Abstract

Dear Editor:
Research into symptoms that occur at the end of life is paramount for ensuring we provide the best possible care for patients in the terminal phase, yet obtaining informed consent from the study participant is not possible at the time these symptoms occur. Importantly, these questions cannot be answered in any clinical population and defining the net clinical effect of medications used, for example, for noisy respiratory secretions is crucial if the quality of care is to be further improved.
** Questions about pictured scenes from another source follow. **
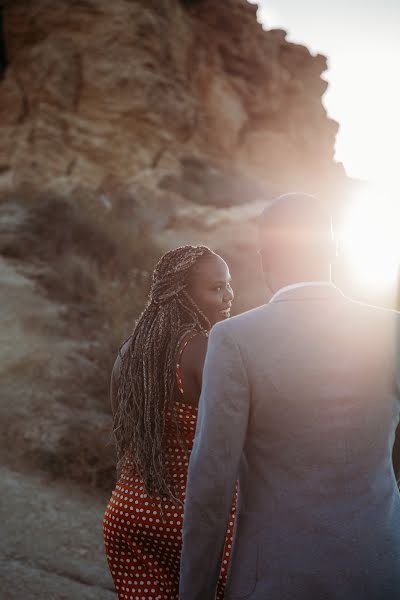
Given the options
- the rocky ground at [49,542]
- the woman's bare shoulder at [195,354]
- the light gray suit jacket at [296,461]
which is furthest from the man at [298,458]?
the rocky ground at [49,542]

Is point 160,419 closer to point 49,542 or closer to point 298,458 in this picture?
point 298,458

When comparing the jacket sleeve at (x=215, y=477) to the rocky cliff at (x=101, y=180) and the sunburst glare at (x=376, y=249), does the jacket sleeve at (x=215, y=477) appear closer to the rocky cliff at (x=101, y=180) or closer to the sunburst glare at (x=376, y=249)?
the rocky cliff at (x=101, y=180)

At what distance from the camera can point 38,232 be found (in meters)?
15.1

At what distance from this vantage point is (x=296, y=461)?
1.26 metres

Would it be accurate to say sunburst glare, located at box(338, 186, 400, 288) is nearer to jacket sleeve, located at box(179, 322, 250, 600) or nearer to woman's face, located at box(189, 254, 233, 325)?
woman's face, located at box(189, 254, 233, 325)

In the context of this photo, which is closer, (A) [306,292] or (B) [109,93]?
(A) [306,292]

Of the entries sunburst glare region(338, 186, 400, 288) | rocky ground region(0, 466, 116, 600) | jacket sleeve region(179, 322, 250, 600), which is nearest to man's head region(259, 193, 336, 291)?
jacket sleeve region(179, 322, 250, 600)

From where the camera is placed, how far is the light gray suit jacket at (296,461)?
123 cm

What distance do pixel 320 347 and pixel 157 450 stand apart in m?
0.90

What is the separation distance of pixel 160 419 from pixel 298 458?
82cm

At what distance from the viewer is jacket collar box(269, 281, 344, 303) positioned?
4.50ft

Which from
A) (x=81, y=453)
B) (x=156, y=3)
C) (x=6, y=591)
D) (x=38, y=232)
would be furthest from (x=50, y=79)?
(x=6, y=591)

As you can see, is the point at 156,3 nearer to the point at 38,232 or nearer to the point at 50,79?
the point at 50,79

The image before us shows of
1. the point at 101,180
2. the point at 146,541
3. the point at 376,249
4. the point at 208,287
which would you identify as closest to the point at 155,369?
the point at 208,287
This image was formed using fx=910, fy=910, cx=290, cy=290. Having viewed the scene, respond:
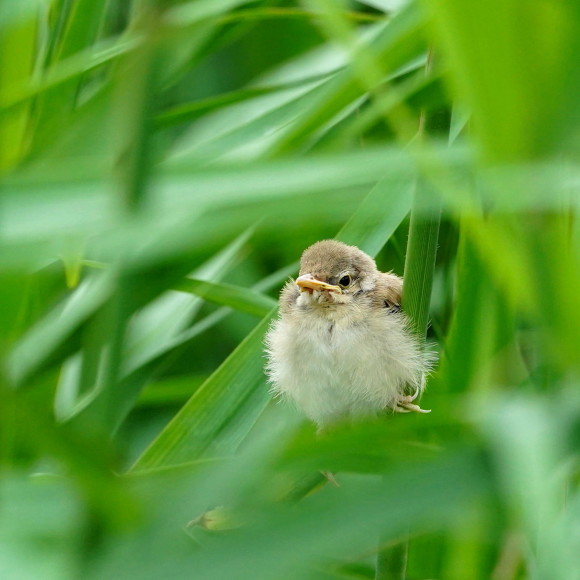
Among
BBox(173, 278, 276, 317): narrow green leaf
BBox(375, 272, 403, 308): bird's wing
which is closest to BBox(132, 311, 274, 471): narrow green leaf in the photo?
BBox(173, 278, 276, 317): narrow green leaf

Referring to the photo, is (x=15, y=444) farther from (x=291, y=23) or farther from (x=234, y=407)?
(x=291, y=23)

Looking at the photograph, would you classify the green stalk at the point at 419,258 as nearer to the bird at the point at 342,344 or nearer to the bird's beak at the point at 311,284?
the bird at the point at 342,344

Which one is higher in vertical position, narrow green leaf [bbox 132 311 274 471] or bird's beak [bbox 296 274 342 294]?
bird's beak [bbox 296 274 342 294]

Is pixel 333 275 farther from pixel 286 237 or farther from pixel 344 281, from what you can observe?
pixel 286 237

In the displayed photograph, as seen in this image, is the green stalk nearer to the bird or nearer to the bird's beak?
the bird

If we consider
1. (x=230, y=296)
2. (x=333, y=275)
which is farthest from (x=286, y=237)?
(x=333, y=275)

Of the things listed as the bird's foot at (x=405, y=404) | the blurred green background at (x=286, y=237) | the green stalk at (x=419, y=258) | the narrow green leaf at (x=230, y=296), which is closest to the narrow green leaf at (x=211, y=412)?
the blurred green background at (x=286, y=237)

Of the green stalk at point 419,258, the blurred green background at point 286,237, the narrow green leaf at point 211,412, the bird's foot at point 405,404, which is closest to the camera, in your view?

Research into the pharmacological treatment of noisy respiratory secretions at the end of life is facilitated by advanced consent.1,2 This relies on advanced consent from potential participants, before they enter the terminal phase, when there is low likelihood the person may develop the target symptom. Studies report rates of 4 to 8 consents required for each randomization. A British study required 58 consented participants, of whom 15 were randomized and received study medication over the 7-month period. 1 The study aimed to randomize a total of 250 subjects and predicted 75–100 participants per year. Likewise in an Australian study, to randomize 10 participants, the investigators consented 80 people over a 10-month time period. 2 A current phase II feasibility trial of a randomized placebo controlled trial of glycopyrrolate for the treatment of the same symptom 3 to date has screened 250 admissions to an inpatient palliative care unit in a 6-month period, of which 80 people were unable to give consent due to reduced capacity. Although there are defined benefits of consent ahead of time, the ratio of consents to randomization and the exclusion of those people admitted when they are too unwell to provide prior consent threatens the feasibility and generalizability of such research.
Proxy consent may provide the solution to improve the feasibility of end-of-life research. Proxy consent is sought from the person, as defined by local legislation, who is responsible for medical decision making when someone lacks capacity. In the largest study of the symptom published to date, proxy consent was the only consent in 80% of the 333 participants. 4
Different models exist for who can approve proxy consent to be used in clinical trials. In some jurisdictions human research ethics committees can provide this overview, and in others there is a centralized specialist agency whose entire function is to provide oversight for decision making in clinical care and research for people unable to provide their own consent.
For studies to be adequately powered and to optimize generalizability, advanced consent is not sufficient, and a more realistic approach is to ensure that proxy consent is built into every study design for symptoms in the terminal phase of a life-limiting illness.